Source texts of formatted documents:
++++++++++++++++++++

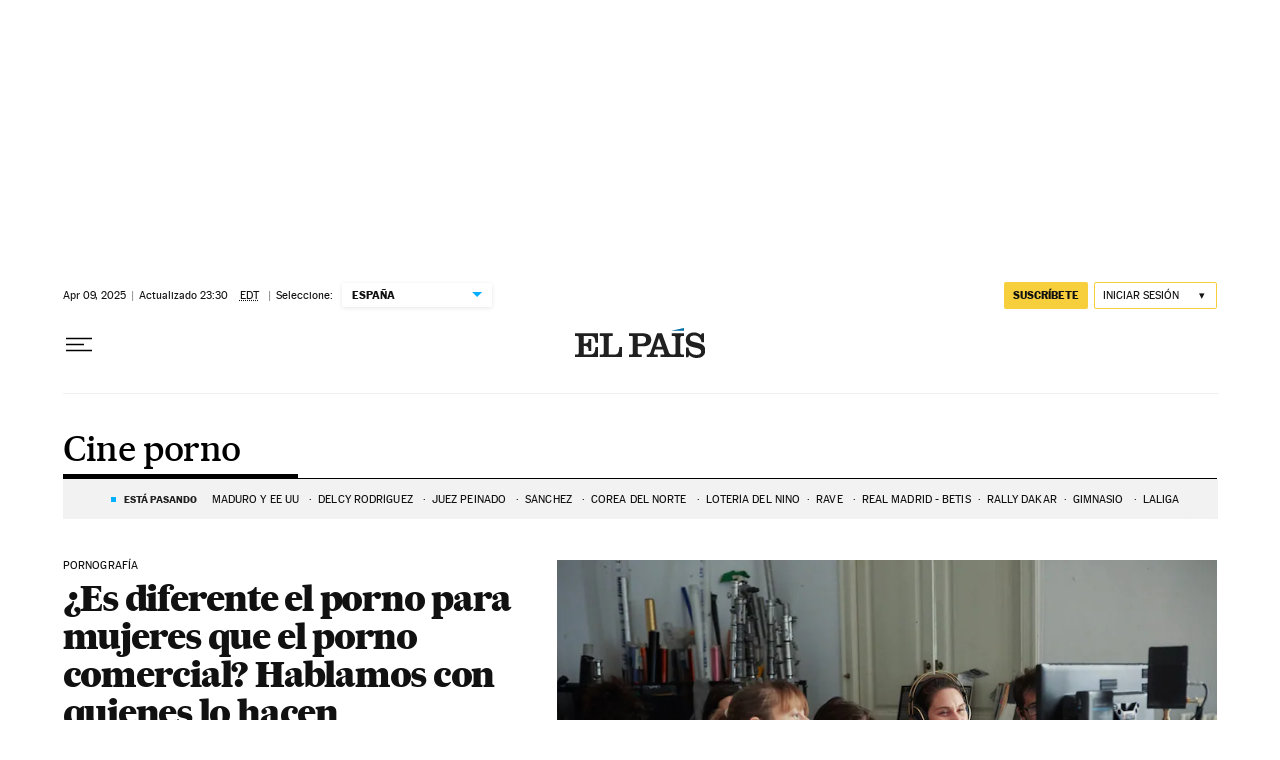

--- FILE ---
content_type: application/javascript; charset=utf-8
request_url: https://fundingchoicesmessages.google.com/f/AGSKWxVpixH5tWJQgd-Epq-DvMM5Btbn4RjRI9EQNVwIYWa7wxQih6izIaVQP_Ub2smS3NMVStEPTNuJEw-ERk-o4boi5yDcJE4gbBy5MihGH8PBErGl_Q8dAUGe8orG30lnE6UXpgvLZjhomFcCE_egfCf7LNNgAdOEH-b7vw1mrAD8ppjIXvj6kGfAJXSC/_/540x80_/adyoulike./box_ad_/ads-01./300x150_
body_size: -1288
content:
window['87b9691b-65ec-4645-847b-1f0213eb7479'] = true;

--- FILE ---
content_type: text/javascript
request_url: https://static.elpais.com/dist/resources/js/88a7166af2a76854a844413591289ef5/ENP-lottery-button.js
body_size: 726
content:
"use strict";(window.webpackChunkElPais_PageBuilder_Fusion_Features_=window.webpackChunkElPais_PageBuilder_Fusion_Features_||[]).push([[8807],{500:function(t,e,n){n.r(e);var o=n(13),l=n.n(o);function r(t){return r="function"==typeof Symbol&&"symbol"==typeof Symbol.iterator?function(t){return typeof t}:function(t){return t&&"function"==typeof Symbol&&t.constructor===Symbol&&t!==Symbol.prototype?"symbol":typeof t},r(t)}function i(t,e){for(var n=0;n<e.length;n++){var o=e[n];o.enumerable=o.enumerable||!1,o.configurable=!0,"value"in o&&(o.writable=!0),Object.defineProperty(t,a(o.key),o)}}function a(t){var e=function(t,e){if("object"!=r(t)||!t)return t;var n=t[Symbol.toPrimitive];if(void 0!==n){var o=n.call(t,e||"default");if("object"!=r(o))return o;throw new TypeError("@@toPrimitive must return a primitive value.")}return("string"===e?String:Number)(t)}(t,"string");return"symbol"==r(e)?e:e+""}var u=function(){return t=function t(){!function(t,e){if(!(t instanceof e))throw new TypeError("Cannot call a class as a function")}(this,t),this.btnFloat=null,this.btnClose=null,this.handleCloseClick=this.handleCloseClick.bind(this),this.loadLotteryButton()},(e=[{key:"handleCloseClick",value:function(){this.btnFloat.classList.add("_dn");var t=(new Date).toISOString();localStorage.setItem("lotteryBtn",1),localStorage.setItem("lotteryBtnClickDate",t)}},{key:"shouldShowButton",value:function(){var t=localStorage.getItem("lotteryBtn"),e=localStorage.getItem("lotteryBtnClickDate");if(!l()(window,"ENP.globalContent.isHomepage",!1)&&!l()(window,"ENP.globalContent.lotteryButtonEnabled",!1))return!1;if(null===t||"null"===t)return!0;if(e){var n=new Date(e),o=new Date;return o.setMonth(o.getMonth()-3),n.getTime()<o.getTime()}return!1}},{key:"loadLotteryButton",value:function(){var t=this;window.addEventListener("load",function(){t.btnFloat=document.getElementById("bfl"),t.btnClose=document.getElementById("bfl-c"),t.btnClose&&t.btnClose.addEventListener("click",t.handleCloseClick),t.btnFloat&&t.shouldShowButton()&&t.btnFloat.classList.remove("_dn")})}}])&&i(t.prototype,e),n&&i(t,n),Object.defineProperty(t,"prototype",{writable:!1}),t;var t,e,n}();e.default=u}}]);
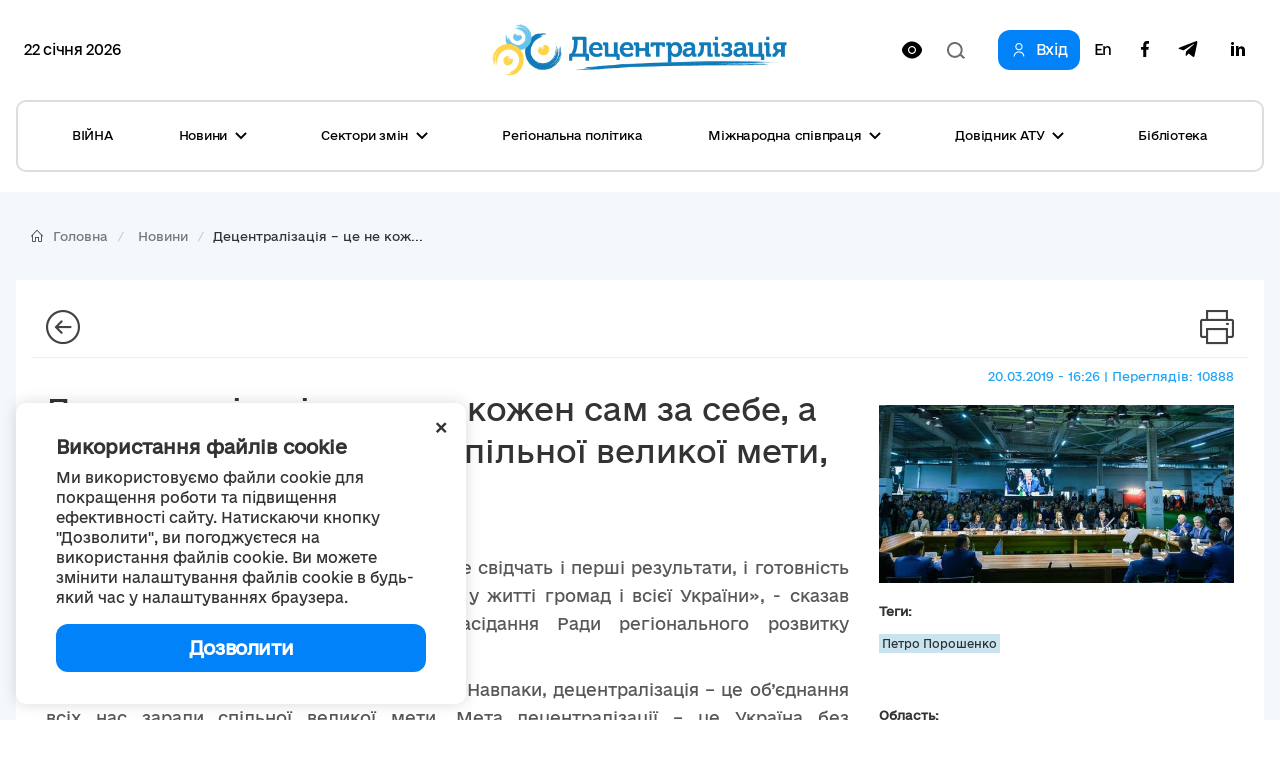

--- FILE ---
content_type: text/html; charset=utf-8
request_url: https://www.google.com/recaptcha/api2/aframe
body_size: -85
content:
<!DOCTYPE HTML><html><head><meta http-equiv="content-type" content="text/html; charset=UTF-8"></head><body><script nonce="DBb3pR3pOFf1GSqAgOwQMg">/** Anti-fraud and anti-abuse applications only. See google.com/recaptcha */ try{var clients={'sodar':'https://pagead2.googlesyndication.com/pagead/sodar?'};window.addEventListener("message",function(a){try{if(a.source===window.parent){var b=JSON.parse(a.data);var c=clients[b['id']];if(c){var d=document.createElement('img');d.src=c+b['params']+'&rc='+(localStorage.getItem("rc::a")?sessionStorage.getItem("rc::b"):"");window.document.body.appendChild(d);sessionStorage.setItem("rc::e",parseInt(sessionStorage.getItem("rc::e")||0)+1);localStorage.setItem("rc::h",'1769074540715');}}}catch(b){}});window.parent.postMessage("_grecaptcha_ready", "*");}catch(b){}</script></body></html>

++++++++++++++++++++

**ABOUT THIS TASK**
Your answer must be an exact copy of the records above, with every picture left out.

**YOUR RESPONSE**
--- FILE ---
content_type: application/javascript; charset=utf-8
request_url: https://fundingchoicesmessages.google.com/f/AGSKWxVpixH5tWJQgd-Epq-DvMM5Btbn4RjRI9EQNVwIYWa7wxQih6izIaVQP_Ub2smS3NMVStEPTNuJEw-ERk-o4boi5yDcJE4gbBy5MihGH8PBErGl_Q8dAUGe8orG30lnE6UXpgvLZjhomFcCE_egfCf7LNNgAdOEH-b7vw1mrAD8ppjIXvj6kGfAJXSC/_/540x80_/adyoulike./box_ad_/ads-01./300x150_
body_size: -1288
content:
window['87b9691b-65ec-4645-847b-1f0213eb7479'] = true;

--- FILE ---
content_type: text/javascript
request_url: https://static.elpais.com/dist/resources/js/88a7166af2a76854a844413591289ef5/ENP-lottery-button.js
body_size: 726
content:
"use strict";(window.webpackChunkElPais_PageBuilder_Fusion_Features_=window.webpackChunkElPais_PageBuilder_Fusion_Features_||[]).push([[8807],{500:function(t,e,n){n.r(e);var o=n(13),l=n.n(o);function r(t){return r="function"==typeof Symbol&&"symbol"==typeof Symbol.iterator?function(t){return typeof t}:function(t){return t&&"function"==typeof Symbol&&t.constructor===Symbol&&t!==Symbol.prototype?"symbol":typeof t},r(t)}function i(t,e){for(var n=0;n<e.length;n++){var o=e[n];o.enumerable=o.enumerable||!1,o.configurable=!0,"value"in o&&(o.writable=!0),Object.defineProperty(t,a(o.key),o)}}function a(t){var e=function(t,e){if("object"!=r(t)||!t)return t;var n=t[Symbol.toPrimitive];if(void 0!==n){var o=n.call(t,e||"default");if("object"!=r(o))return o;throw new TypeError("@@toPrimitive must return a primitive value.")}return("string"===e?String:Number)(t)}(t,"string");return"symbol"==r(e)?e:e+""}var u=function(){return t=function t(){!function(t,e){if(!(t instanceof e))throw new TypeError("Cannot call a class as a function")}(this,t),this.btnFloat=null,this.btnClose=null,this.handleCloseClick=this.handleCloseClick.bind(this),this.loadLotteryButton()},(e=[{key:"handleCloseClick",value:function(){this.btnFloat.classList.add("_dn");var t=(new Date).toISOString();localStorage.setItem("lotteryBtn",1),localStorage.setItem("lotteryBtnClickDate",t)}},{key:"shouldShowButton",value:function(){var t=localStorage.getItem("lotteryBtn"),e=localStorage.getItem("lotteryBtnClickDate");if(!l()(window,"ENP.globalContent.isHomepage",!1)&&!l()(window,"ENP.globalContent.lotteryButtonEnabled",!1))return!1;if(null===t||"null"===t)return!0;if(e){var n=new Date(e),o=new Date;return o.setMonth(o.getMonth()-3),n.getTime()<o.getTime()}return!1}},{key:"loadLotteryButton",value:function(){var t=this;window.addEventListener("load",function(){t.btnFloat=document.getElementById("bfl"),t.btnClose=document.getElementById("bfl-c"),t.btnClose&&t.btnClose.addEventListener("click",t.handleCloseClick),t.btnFloat&&t.shouldShowButton()&&t.btnFloat.classList.remove("_dn")})}}])&&i(t.prototype,e),n&&i(t,n),Object.defineProperty(t,"prototype",{writable:!1}),t;var t,e,n}();e.default=u}}]);

--- FILE ---
content_type: text/html; charset=utf-8
request_url: https://www.google.com/recaptcha/api2/aframe
body_size: -85
content:
<!DOCTYPE HTML><html><head><meta http-equiv="content-type" content="text/html; charset=UTF-8"></head><body><script nonce="DBb3pR3pOFf1GSqAgOwQMg">/** Anti-fraud and anti-abuse applications only. See google.com/recaptcha */ try{var clients={'sodar':'https://pagead2.googlesyndication.com/pagead/sodar?'};window.addEventListener("message",function(a){try{if(a.source===window.parent){var b=JSON.parse(a.data);var c=clients[b['id']];if(c){var d=document.createElement('img');d.src=c+b['params']+'&rc='+(localStorage.getItem("rc::a")?sessionStorage.getItem("rc::b"):"");window.document.body.appendChild(d);sessionStorage.setItem("rc::e",parseInt(sessionStorage.getItem("rc::e")||0)+1);localStorage.setItem("rc::h",'1769074540715');}}}catch(b){}});window.parent.postMessage("_grecaptcha_ready", "*");}catch(b){}</script></body></html>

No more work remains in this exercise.